Hungary’s present Prime Minister has visited several Muslim states and often emphasises his respect for the Islamic faith. At the same time he is repeatedly expressing his conviction that Europe would be ruined with several millions of immigrants, who have a totally different cultural and religious background, and who will certainly not become Europeans, as we have seen enough proof of that in Western and Northern Europe. He warns his European colleagues against continuing the encouragement of the refugees in Turkey, who are pondering whether to set off for Europe. He is determined to prevent the migrants from entering Hungary from any direction. More and more countries facing the human flood are accepting Orbán’s standpoint, and the public in Western Europe is also swinging in that direction.
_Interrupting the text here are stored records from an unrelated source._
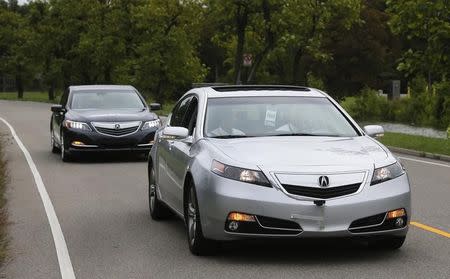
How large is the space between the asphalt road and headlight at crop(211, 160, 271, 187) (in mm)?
720

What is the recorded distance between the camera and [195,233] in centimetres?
748

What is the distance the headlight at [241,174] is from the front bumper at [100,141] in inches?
395

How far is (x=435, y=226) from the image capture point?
30.3 feet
It might sound over-optimistic, but I think that the present apparently deep political divisions in Europe can be bridged with determination and goodwill. In the short run the decisions reached unanimously at the EU Summit on 19 February, strengthening the Schengen borders, flying bona fide refugees from Turkey to Europe and distributing them not by quotas but accepting them on a voluntary base, is a rational solution that could work. But the Euro-Atlantic community should also plan for the long run, for a better and more humane way out of the present crisis. It is hard to say but that is war. Not war on terror in general, but war against the organisation which terrorises Iraq and Syria. To form an international coalition, preferably acting under a resolution of the Security Council, in order to destroy the inhuman brigands who are the main culprits, who are responsible for the mass migration. A prerequisite is a settlement over Syria. The US, Turkey, Russia, Iran and Saudi Arabia have both joint and opposing interests in Syria. An agreement between them would deserve more than the Nobel Prize for Peace. The discussions might help to end the Ukrainian conflict too.

The V4 could initiate the discussion of the long-term solution within the EU. A common European position could bring all the others to the negotiating table. The stakes are very high; inaction or insufficient action would only deepen the present crisis. Narrow political and economic interests and short-term thinking can ruin all the achievements of the last 25 years. Caveant consules…

* See: “Visegrád – Past and Future” by the present author, Hungarian Review, Vol. II., No. 4 July 2011, pp. 20–23.